O pânico se apoderou de Duterte. Esta é a única explicação de sua deslocada declaração de guerra contra os trabalhadores da saúde na linha de frente que simplesmente lhe pediam uma estratégia integral para conter a COVID-19. Seu crescente desespero pode ser a única razão pela qual maldiz ao país e o saudou obscenamente com o dedo do meio durante seu programa noturno na segunda-feira depois de perceber corretamente a erosão do apoio a sua guerra contra as drogas.
O apoio popular, expressado em resultados eleitorais e pesquisas, foi o que o sustentou e estimulou sua arrogância no poder. Desaparecido esse apoio, a pergunta agora não é se ele irá embora, mas como ele irá.
Quatro cenários para o final de Duterte
Eis aqui alguns cenários mais que plausíveis de sua partida.
1- Derrubado por um golpe militar. Alguns podem dizer que isso é improvável, já que ele encheu seu governo de generais. O que esquecem é que os golpes de Estado costuma ser provocados por coronéis e oficiais subalternos que não somente são ambiciosos mas que, como todos nós, têm familiares e amigos que estão sofrendo a pandemia, suas consequências econômicas e a falta de uma estratégia para fazer frente a situação catastrófica. De fato, para se adiantar a tal “golpe dos coronéis” e preservar a cadeia de mando, alguns dos generais que agora juram lealdade a Duterte poderiam se ver tentado a dar o primeiro passo.
2- Um EDSA-4, ou seja, uma massa importante de cidadãos sai às ruas para exigir a destituição de Duterte e, ante a impossibilidade de sufocar uma insurreição popular como a de 1986, a polícia e as forças armadas se declaram neutras ou se unem às manifestações.
3- Duterte aguenta até as eleições mas se converte num mero poste, praticamente encerrado no Palácio de Malacañang, incapaz de controlar os acontecimentos, enquanto seus aliados lutam entre eles para sucedê-lo, mas tratam ao mesmo de se distanciar de uma presidência podre enquanto enfrentam o repúdio popular massivo nas urnas.

■ **DADOS PARA CONFERIR**
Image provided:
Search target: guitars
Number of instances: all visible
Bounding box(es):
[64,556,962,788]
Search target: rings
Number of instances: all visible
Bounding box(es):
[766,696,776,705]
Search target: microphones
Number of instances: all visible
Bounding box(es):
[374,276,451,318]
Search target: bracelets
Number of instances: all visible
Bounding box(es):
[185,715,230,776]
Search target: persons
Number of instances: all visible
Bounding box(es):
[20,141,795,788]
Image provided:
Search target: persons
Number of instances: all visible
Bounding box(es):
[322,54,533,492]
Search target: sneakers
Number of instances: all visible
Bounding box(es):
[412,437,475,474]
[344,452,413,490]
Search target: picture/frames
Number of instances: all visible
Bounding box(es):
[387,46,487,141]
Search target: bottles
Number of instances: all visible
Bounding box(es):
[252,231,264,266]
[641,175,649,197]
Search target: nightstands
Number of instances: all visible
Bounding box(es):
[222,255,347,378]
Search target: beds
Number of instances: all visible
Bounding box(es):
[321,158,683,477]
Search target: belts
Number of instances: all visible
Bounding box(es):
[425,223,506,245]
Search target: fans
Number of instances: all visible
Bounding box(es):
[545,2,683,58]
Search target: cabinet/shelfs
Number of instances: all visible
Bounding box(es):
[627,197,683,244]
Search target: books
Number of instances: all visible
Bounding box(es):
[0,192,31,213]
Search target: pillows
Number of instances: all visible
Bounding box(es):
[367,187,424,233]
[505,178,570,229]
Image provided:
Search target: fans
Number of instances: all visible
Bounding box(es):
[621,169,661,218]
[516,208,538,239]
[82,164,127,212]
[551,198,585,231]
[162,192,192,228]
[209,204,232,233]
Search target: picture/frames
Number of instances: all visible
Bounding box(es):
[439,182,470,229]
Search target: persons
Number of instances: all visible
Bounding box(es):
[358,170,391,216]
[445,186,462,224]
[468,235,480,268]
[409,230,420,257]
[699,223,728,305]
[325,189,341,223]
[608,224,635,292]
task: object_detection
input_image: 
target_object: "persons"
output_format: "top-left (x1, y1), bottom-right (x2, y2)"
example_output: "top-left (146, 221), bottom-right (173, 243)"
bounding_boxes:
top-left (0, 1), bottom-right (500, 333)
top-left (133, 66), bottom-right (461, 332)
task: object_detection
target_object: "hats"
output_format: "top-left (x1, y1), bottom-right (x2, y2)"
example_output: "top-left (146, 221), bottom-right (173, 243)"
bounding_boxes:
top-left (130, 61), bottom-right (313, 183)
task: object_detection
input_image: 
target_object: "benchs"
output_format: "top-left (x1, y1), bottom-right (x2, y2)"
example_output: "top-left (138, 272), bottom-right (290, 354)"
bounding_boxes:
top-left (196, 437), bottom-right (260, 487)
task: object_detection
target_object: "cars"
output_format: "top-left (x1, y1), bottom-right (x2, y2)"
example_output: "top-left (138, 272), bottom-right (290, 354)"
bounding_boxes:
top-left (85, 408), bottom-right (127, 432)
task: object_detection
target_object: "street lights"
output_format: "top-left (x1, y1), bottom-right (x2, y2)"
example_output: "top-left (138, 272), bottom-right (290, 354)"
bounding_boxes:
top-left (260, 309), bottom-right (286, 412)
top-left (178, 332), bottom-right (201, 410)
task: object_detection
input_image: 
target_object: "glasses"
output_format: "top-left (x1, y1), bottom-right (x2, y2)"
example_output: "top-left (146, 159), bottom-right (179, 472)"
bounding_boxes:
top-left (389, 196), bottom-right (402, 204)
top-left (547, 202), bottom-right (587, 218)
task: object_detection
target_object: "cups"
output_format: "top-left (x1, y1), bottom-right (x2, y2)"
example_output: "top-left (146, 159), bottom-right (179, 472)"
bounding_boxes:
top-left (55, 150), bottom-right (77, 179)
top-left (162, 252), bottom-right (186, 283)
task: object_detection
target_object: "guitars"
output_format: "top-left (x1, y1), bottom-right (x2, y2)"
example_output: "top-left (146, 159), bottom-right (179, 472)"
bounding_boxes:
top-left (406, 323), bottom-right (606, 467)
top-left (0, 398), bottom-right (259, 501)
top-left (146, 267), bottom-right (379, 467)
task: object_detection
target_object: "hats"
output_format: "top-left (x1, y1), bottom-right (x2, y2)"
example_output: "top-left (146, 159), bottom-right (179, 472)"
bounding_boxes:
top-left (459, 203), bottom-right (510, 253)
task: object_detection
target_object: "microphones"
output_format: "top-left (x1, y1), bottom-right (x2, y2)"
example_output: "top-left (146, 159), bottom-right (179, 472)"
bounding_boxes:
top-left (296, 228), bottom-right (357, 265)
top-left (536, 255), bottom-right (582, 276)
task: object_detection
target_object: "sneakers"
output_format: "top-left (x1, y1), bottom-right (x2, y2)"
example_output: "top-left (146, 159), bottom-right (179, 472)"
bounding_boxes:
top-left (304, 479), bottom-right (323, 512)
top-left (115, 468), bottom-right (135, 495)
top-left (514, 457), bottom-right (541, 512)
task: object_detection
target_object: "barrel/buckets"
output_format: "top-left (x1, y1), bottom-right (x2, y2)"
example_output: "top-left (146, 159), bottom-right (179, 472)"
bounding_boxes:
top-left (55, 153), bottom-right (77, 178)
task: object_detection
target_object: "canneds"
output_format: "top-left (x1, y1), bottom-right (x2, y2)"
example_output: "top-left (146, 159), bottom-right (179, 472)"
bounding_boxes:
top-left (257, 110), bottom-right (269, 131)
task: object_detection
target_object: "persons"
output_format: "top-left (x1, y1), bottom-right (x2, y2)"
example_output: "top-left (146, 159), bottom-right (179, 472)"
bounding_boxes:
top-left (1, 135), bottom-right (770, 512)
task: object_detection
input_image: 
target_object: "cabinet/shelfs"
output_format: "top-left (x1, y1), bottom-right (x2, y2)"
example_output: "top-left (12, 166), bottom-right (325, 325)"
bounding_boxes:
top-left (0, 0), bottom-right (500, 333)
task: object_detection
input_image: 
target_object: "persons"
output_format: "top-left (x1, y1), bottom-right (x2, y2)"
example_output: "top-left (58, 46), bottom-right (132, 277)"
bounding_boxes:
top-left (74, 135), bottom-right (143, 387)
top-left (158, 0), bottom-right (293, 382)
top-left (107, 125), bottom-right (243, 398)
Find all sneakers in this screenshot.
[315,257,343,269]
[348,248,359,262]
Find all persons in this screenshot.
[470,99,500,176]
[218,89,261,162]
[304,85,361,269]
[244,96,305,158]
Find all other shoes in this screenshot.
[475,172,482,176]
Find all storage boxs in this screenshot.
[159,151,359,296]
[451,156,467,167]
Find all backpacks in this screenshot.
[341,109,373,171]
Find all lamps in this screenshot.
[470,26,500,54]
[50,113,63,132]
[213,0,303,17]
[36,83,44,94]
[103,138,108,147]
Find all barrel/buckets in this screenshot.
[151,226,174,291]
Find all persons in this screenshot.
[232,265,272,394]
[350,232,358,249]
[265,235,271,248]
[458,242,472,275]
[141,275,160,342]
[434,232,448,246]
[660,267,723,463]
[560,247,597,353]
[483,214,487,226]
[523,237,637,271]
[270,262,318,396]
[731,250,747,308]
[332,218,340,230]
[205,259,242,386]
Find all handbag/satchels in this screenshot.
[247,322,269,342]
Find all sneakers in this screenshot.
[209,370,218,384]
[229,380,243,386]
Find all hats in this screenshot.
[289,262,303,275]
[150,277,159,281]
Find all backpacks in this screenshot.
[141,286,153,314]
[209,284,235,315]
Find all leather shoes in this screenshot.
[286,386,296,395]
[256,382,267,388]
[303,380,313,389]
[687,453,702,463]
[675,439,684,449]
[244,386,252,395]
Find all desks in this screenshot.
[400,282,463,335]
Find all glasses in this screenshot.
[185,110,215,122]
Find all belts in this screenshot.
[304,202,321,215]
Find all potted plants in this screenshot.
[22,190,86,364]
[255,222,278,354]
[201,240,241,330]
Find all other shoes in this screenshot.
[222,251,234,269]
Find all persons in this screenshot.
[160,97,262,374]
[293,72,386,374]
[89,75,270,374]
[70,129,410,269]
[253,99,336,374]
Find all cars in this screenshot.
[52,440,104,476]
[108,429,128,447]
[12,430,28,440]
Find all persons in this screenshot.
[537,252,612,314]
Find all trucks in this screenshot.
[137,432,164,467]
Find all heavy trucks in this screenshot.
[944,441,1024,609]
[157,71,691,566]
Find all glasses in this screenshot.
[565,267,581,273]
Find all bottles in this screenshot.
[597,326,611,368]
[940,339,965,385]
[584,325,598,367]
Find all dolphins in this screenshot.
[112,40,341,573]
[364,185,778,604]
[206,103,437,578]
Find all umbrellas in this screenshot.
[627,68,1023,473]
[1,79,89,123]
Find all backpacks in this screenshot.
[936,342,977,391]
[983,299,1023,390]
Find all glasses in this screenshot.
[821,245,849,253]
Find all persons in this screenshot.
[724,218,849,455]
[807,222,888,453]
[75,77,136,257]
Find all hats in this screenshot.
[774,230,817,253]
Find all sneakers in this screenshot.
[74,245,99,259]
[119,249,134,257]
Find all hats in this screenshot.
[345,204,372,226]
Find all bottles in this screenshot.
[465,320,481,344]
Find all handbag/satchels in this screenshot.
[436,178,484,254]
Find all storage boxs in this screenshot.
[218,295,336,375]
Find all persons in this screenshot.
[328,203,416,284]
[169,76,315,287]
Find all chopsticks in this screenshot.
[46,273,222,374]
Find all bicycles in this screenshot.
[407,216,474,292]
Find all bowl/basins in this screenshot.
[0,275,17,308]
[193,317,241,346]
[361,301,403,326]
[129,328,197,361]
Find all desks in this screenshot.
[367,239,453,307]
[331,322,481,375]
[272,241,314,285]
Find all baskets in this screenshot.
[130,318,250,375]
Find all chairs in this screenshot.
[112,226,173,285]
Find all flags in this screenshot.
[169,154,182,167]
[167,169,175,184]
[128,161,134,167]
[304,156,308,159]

■ **O QUE SE PEDE**
Repita, sem mudar nada, o trecho do texto sobre Duterte que começa em "O apoio popular, expressado" e segue até "como ele irá.".

■ **RESULTADO DA TAREFA**
O apoio popular, expressado em resultados eleitorais e pesquisas, foi o que o sustentou e estimulou sua arrogância no poder. Desaparecido esse apoio, a pergunta agora não é se ele irá embora, mas como ele irá.